KenWhen not rustling words for DownBeat, Electronic Musician, Bass Player and Modern Drummer magazines, Ken Micallef feeds his vinyl LP habit, photographs New York City’s remaining neighborhoods, and reviews audio equipment for PFO. A native of Detroit, Michigan, Ken currently resides in Greenwich Village, New York City, a swift subway ride to the city’s well stocked and overpriced used vinyl stores. His LP prizes often find their way to his Facebook page, Jazz Vinyl Lovers, where love of jazz and the occasional turntable photo keeps heads turning and the conversation buzzing.

Raised in the Deep South, educated as a commercial artist, Micallef is also a regular contributor to Autodesk’s lineshapespace.com online business magazine, where Smart Buildings, Industry 4.0, and the Internet of Things provide grist for the mill of future design and cloud-based and 3D manufacturing.

Ken’s current rig includes Shindo electronics, DeVore Fidelity and Snell speakers, a Kuzma turntable and various cartridges.

You can find more of Ken on his website, his photo site Greenwich Village Daily Photo.
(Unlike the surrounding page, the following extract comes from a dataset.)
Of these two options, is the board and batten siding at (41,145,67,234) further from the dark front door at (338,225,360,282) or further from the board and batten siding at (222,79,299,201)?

Financial Interests: Ken contributes to several music-related media outlets including Positive Feedback Online and Digital Audio Review.








8 Comments

  1. The author states “Cream 1966-1972 contains the group’s complete studio (four) and live (two) LPs brought together in a boxed set for the first time.” This is not quite true. I have a box set containing the above mentioned albums plus a “Maxi Single”. I have not done a lot of research on this set. The box appears to be an Australian pressing and is titled “Creme de la Cream” (RSO/Polydor 2658 140) The Maxi Single, titled “Extra Cream” (MX196792/CREAM 1) contains the following:
    Side 1: Wrapping Paper, The Coffee Song
    Side 2: Anyone For Tennis (The Savage Seven Theme), Crossroads
    All the jackets are shiny cardboard. I remember playing a few sides after viewing the Tom Dowd documentary, and being less then impressed with the pressings. I’m betting these weren’t mastered from the 1st generation 2-track masters. I believe I bought the box from either Music Market in Costa Mesa, CA. or from a mail order outfit called “Box Set City”. This was, probably, 35 years ago.

  2. Thanks for commenting, guys.

    Brian, Do you mean which German Cream pressings? Any circa late 60s to mid 70s.

    Danny, do you like the live albums for the extended solos or the performances in general? I defer to your taste on the live LPs.

    • I like the performances in general. They were a great performing band at their best. Many of the live cuts have an energy and power way above what’s found on the studio albums. Bolth the playing and singing.

      As far as extended solos, etc. Some are overdone, others are very good, IMO. One of the things that made Cream different from about 99% of rock bands was that they were each virtuosos on their instruments, and Jack Bruce and Ginger Baker were both educated musicians who could do things like read and write charts – that’s the jazz background. So at their best, they were also good at improv. I think a lot of those moments are captured on the live albums.

  3. Got to disagree with you about the live albums. Find them mostly very enjoyable, and a few of the tracks on each one of them are fantastic.
    BTW, if any one finds the MFSL, SACD, or DCC remasters on disc-they sound great.